FRP öldürür mü?

Pek Sayın Büyüklerim, Psikiyatristlerim ve Veliler,


Malumunuz üzere, son günlerde bir kaç tane intihar olayı yaşadık. Aranızda bazı kötü niyetli insanlar, ki onlara vatan haini de diyebiliriz, bizim bu konuda hiçbir şey yapmadığımızı söyleme gafletine düşmüş. Külliyen yalan. Yapmaz olur muyuz? Suçluyu bulduk bile, FRP. Şimdi bu FRP denen şey de ne ola diyebilirsiniz, ki arka sırada oturan bıyıklı ve de göbekli zat diyecek gibi duruyor, o yüzden hemen açıklayayım. Gavur icadıdır. Ecinni, gulyabani, iblis kibin karakterleri, genç yavrularımızın körpe zihinlerine aşılama suretiyle onları fecii etkilemekte, alttan alta git köprüden atla, kendine pıçak sok, tüpgaz iç gibi mesajlar vermektedir.. Hayal kurmak en tehlikeli iştir. Mazallah alışırlarsa yarın bigün düşünmeye de başlarlar..


Şimdi hepimiz biliyoruz ki, en kısa zamanda FRP yasaklanacak ve maalesef bu da çözüm olmayacak. Bu yüzden, her intiharda yasaklanacak yeni bişey bulmak gerekecek.
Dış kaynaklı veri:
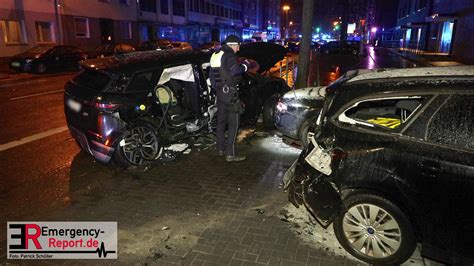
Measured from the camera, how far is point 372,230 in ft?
10.9

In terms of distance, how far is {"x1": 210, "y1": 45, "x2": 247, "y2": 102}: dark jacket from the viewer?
224 inches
Pek sayın büyüklerimizin devlet meseleleri arasında bi de bu işle uğraşmalarına gönlüm razı gelmediğinden, onlar için bir liste hazırlayayım dedim. Siz zahmet etmeyin, ben makamınıza kadar getiririm..
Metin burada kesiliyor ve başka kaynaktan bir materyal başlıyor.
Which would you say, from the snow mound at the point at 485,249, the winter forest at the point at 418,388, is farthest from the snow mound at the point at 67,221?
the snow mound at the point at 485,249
1- Chat: FRP’den sonra en tehlikeli şey. Ölü kedi resimleri transferine yaradığı gibi, intihara azmettirici olarak da kullanılabiliyor. Yalnız zart diye yasaklamak olmaz, Avrupaya ayıp olur. Bu sebeple her server’a bir müsteşar atanacak. Bilmemkimin tanıdığı, falan beyin yiğeni diye işe alınan birkaç milyon işe yaramaz adam var, hem onlara da bir uğraş çıkmış olur. Bunlar giden her mesajı kontrol edecek ve ancak devlet menfaatlerine aykırı bir içerik bulunmuyorsa gönderilmesine izin verecek. İntihara azmettirici birşey bulursa, o mesaj yerine Müşerref Akay’ın “Memleketim” şarkısının sözlerini gönderip, o körpe zihnin vatan millet aşkıyla dolmasını, intiharı unutmasını sağlayacak. Avrupanın bakmadığı bir anda, chat tamamen yasaklanacak.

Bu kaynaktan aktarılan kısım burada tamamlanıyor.